■ **ACTIVITY**:
Can you copy the rows verbatim, starting at the row that contains "Drone takes away" and ending after the row that contains "Manager Kieran McKenna"?

(Caption-style text data)
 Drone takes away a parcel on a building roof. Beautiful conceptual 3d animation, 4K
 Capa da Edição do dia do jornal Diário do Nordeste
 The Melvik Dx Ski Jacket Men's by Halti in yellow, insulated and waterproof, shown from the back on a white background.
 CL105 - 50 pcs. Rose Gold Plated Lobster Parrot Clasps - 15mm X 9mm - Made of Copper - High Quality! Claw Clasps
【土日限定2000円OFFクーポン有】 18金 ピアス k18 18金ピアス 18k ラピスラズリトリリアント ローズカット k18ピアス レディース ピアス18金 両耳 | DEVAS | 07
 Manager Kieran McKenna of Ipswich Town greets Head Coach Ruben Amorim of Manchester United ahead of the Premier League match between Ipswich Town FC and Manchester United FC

---

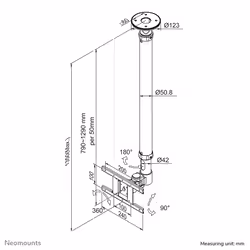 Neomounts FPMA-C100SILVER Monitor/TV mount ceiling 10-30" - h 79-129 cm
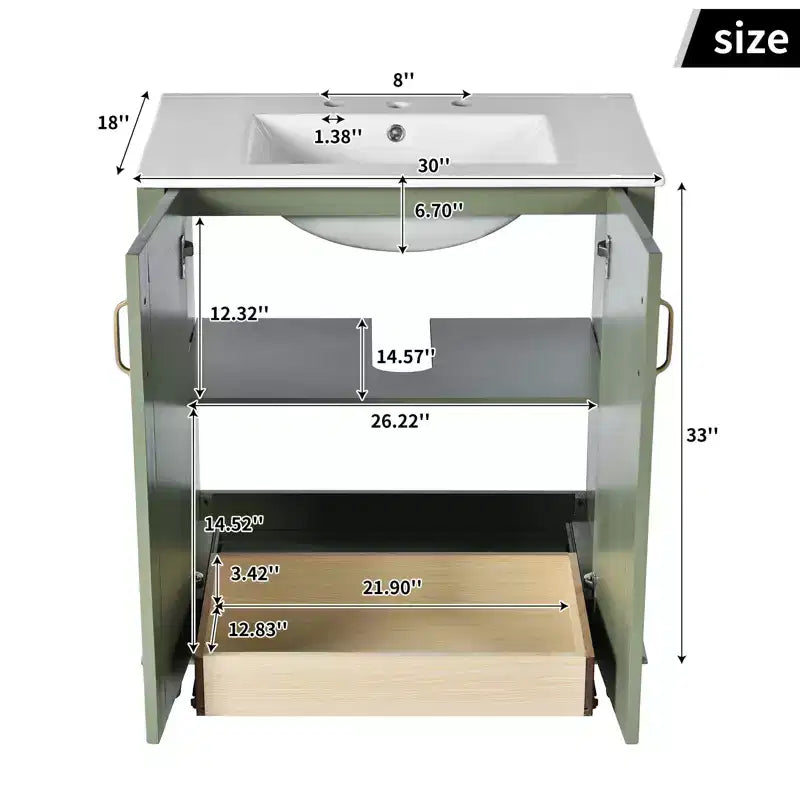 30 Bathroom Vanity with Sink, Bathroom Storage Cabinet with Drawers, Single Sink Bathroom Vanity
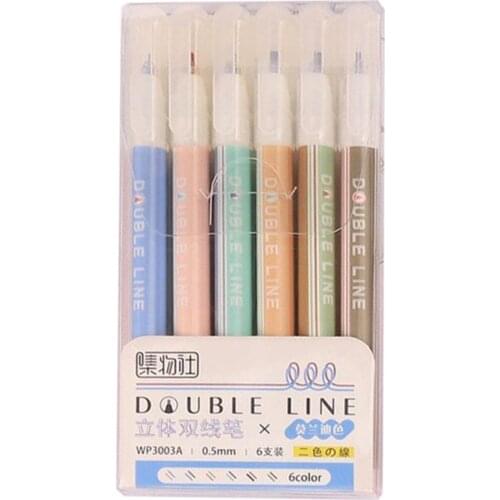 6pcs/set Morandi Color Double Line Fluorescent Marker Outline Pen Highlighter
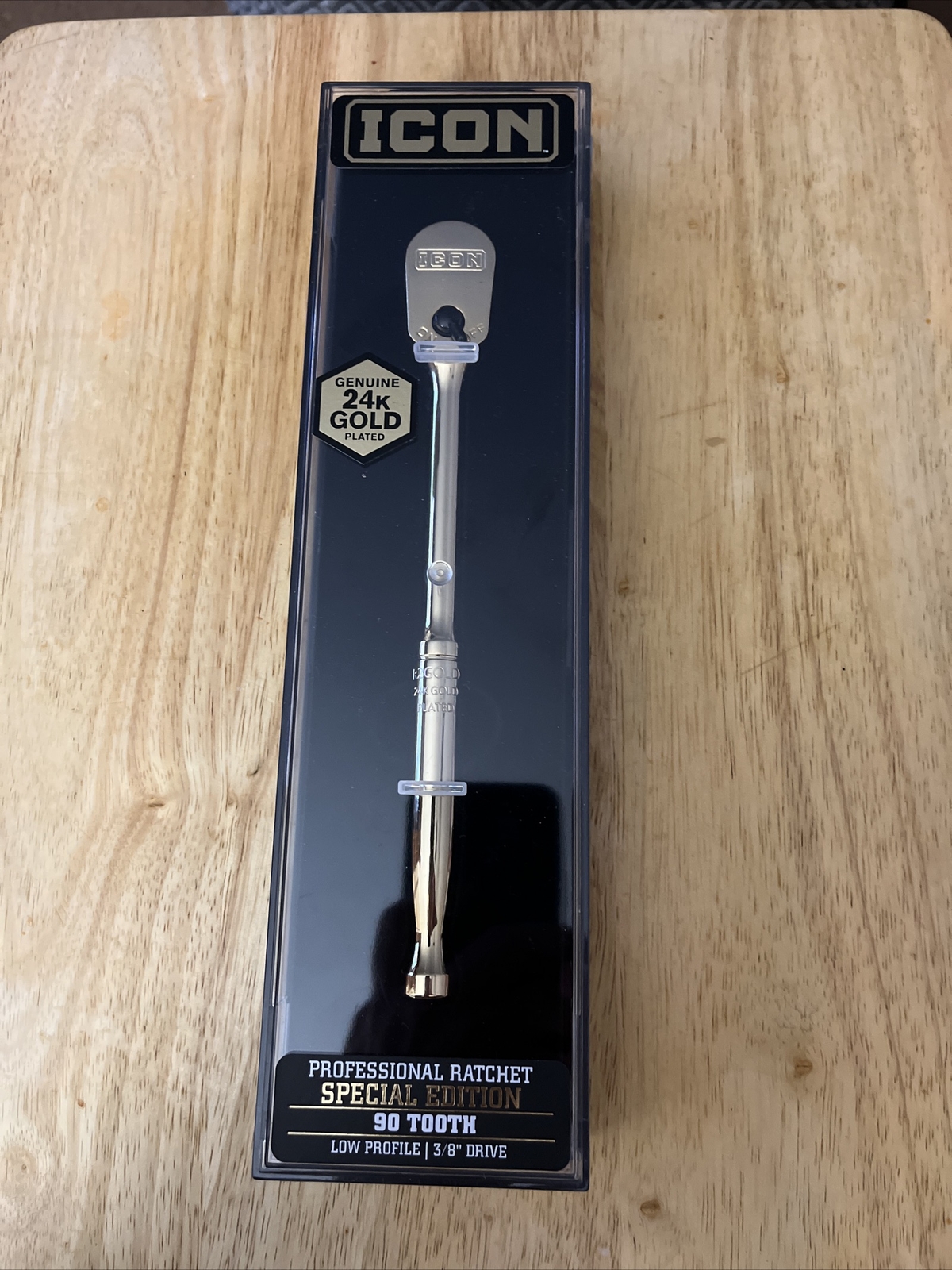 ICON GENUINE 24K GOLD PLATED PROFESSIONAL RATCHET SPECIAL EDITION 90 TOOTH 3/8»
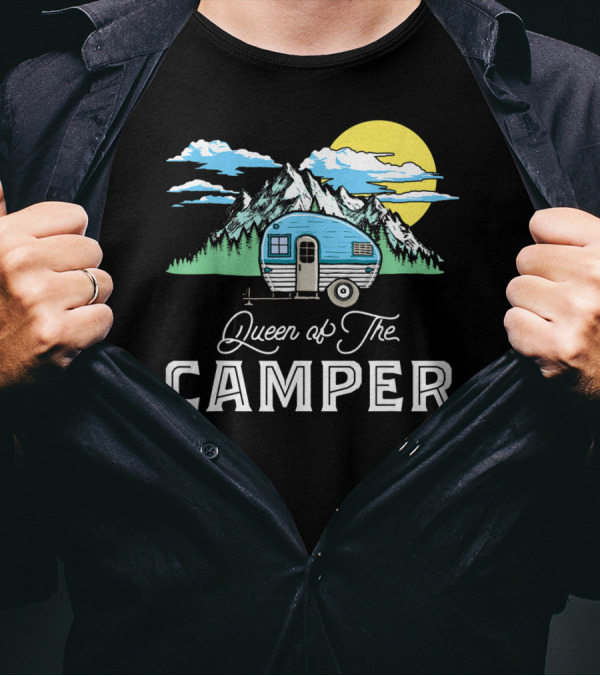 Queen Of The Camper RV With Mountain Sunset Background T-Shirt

■ **REPLY**:
 Drone takes away a parcel on a building roof. Beautiful conceptual 3d animation, 4K
 Capa da Edição do dia do jornal Diário do Nordeste
 The Melvik Dx Ski Jacket Men's by Halti in yellow, insulated and waterproof, shown from the back on a white background.
 CL105 - 50 pcs. Rose Gold Plated Lobster Parrot Clasps - 15mm X 9mm - Made of Copper - High Quality! Claw Clasps
【土日限定2000円OFFクーポン有】 18金 ピアス k18 18金ピアス 18k ラピスラズリトリリアント ローズカット k18ピアス レディース ピアス18金 両耳 | DEVAS | 07
 Manager Kieran McKenna of Ipswich Town greets Head Coach Ruben Amorim of Manchester United ahead of the Premier League match between Ipswich Town FC and Manchester United FC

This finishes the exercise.